EXCLUSIVE BREASTFEEDING AND REPKACEMNT FEEDING ONMORBIDITYAND MORTALITY IN HIV EXPOSED INFANTS AT ONE YEAR AGE IN TIKUR ANBESSA SPECIALIZED HOSPITAL.
Background: Infant feeding in the context of HIV is complex because of the major influence that feeding practices and nutrition have on child survival. The dilemma has been to balance the risk of infants being exposed to HIV through breastfeeding with the risk of death from causes other than HIV if infants are not breastfed.
Objective: To compare the effects of exclusive breast feeding (EBF) and exclusive replacement feeding (ERF) on morbidity and mortality in HIV exposed infants at one years of age at Tikur Anbessa Specialized Hospital from 2007 to 2010.
Material and methods: A retrospective cross sectional study was conducted at Tikur Anbessa Hospital ,pediatric infectious disease clinic on all infants who were exposed to HIV and having a follow up from 2007 to 2010 and 116 infants qualify the inclusion criteria. The data was collected from exposed infant follow up chart and examined for the following variables: Infant feeding option, the prevalence of malnutrition, incidence of diarrheal disease, risk of HIV transmission. The data was cleaned and compiled and analyzed using SPSS version 17.The results was expressed in description, rate and tables and then interpreted, analyzed and association was made for different dependent and independent variables.
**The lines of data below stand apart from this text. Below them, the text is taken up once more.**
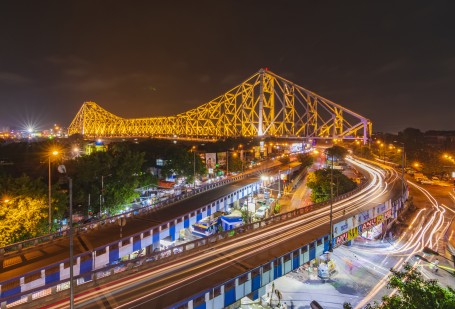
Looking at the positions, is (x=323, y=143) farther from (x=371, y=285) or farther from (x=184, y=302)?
(x=184, y=302)

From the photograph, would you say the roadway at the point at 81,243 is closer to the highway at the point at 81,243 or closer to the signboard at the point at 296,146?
the highway at the point at 81,243

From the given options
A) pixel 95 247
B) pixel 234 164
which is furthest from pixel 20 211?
pixel 234 164

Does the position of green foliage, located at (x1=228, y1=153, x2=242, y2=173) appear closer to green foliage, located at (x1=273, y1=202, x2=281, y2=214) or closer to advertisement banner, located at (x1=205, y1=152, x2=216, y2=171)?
advertisement banner, located at (x1=205, y1=152, x2=216, y2=171)

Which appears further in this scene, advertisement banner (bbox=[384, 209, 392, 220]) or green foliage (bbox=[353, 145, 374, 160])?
green foliage (bbox=[353, 145, 374, 160])

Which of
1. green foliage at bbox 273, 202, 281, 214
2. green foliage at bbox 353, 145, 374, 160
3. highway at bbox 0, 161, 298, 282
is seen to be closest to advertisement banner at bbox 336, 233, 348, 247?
Answer: highway at bbox 0, 161, 298, 282

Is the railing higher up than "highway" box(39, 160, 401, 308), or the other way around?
the railing

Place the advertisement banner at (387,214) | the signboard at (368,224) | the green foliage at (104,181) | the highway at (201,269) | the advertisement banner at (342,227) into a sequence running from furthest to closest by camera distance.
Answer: the advertisement banner at (387,214), the green foliage at (104,181), the signboard at (368,224), the advertisement banner at (342,227), the highway at (201,269)

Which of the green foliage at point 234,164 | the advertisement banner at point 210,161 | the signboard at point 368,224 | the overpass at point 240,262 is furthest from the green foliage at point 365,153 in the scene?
the overpass at point 240,262

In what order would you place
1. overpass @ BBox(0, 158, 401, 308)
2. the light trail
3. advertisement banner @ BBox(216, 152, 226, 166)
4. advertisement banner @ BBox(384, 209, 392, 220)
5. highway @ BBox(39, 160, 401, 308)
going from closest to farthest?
highway @ BBox(39, 160, 401, 308)
overpass @ BBox(0, 158, 401, 308)
the light trail
advertisement banner @ BBox(384, 209, 392, 220)
advertisement banner @ BBox(216, 152, 226, 166)

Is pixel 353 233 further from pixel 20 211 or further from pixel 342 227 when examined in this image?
pixel 20 211
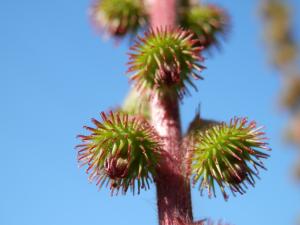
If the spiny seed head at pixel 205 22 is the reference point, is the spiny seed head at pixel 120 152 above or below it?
below

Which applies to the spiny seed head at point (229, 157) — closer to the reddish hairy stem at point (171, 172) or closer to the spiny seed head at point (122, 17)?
the reddish hairy stem at point (171, 172)

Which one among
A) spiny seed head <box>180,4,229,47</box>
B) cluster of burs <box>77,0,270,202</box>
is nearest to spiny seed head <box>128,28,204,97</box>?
cluster of burs <box>77,0,270,202</box>

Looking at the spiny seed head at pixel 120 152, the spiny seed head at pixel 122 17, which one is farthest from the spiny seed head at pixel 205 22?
the spiny seed head at pixel 120 152

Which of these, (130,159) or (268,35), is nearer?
(130,159)

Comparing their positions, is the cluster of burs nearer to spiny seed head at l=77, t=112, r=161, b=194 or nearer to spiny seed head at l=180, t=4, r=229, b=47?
spiny seed head at l=77, t=112, r=161, b=194

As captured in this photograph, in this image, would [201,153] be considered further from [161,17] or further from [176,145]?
[161,17]

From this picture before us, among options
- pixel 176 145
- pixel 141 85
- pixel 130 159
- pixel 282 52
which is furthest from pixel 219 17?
pixel 282 52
Result: A total of116 HIV exposed infants were included in the study. The male to female ratio was 0.78 and the mean age of enrollment to the care was 1.8 months. The maternal PMTCT coverage was 32.7% and neonatal PMTCT coverage was 85.3%, neonatal PMTCT coverage was associated with decreased risk of HIV infection at one year. The prevalence of exclusive breast feeding (EBF) and exclusive replacement feeding (ERF) was 56% and 44% respectively. The mean diarrheal incidence was 3.54 per child per year and ERF was shown to have increased risk of diarrheal episode. Prevalence of marasmus and underweight at one year of ager was found to be 10.3% and 27.6 % respectively. The risk of HIV infection at the age of one was 12.2%.and it was not associated with the method of feeding.
Conclusion and recommendation
As recommended by most of the studies in developing countries and WHO , our study has also shown high incidence of diarrhea in exclusively replacement feed infants and comparable cumulative HIV prevalence at one year in both options of infant feeding in the context of HIV exposure, thus It is imperative to conclude that exclusive replacement feeding is associated with high prevalence of diarrheal disease at one year . However it’s the conviction if the authors that if AFASS is fulfilled the option could be given to the mother for exclusive replacement feeding.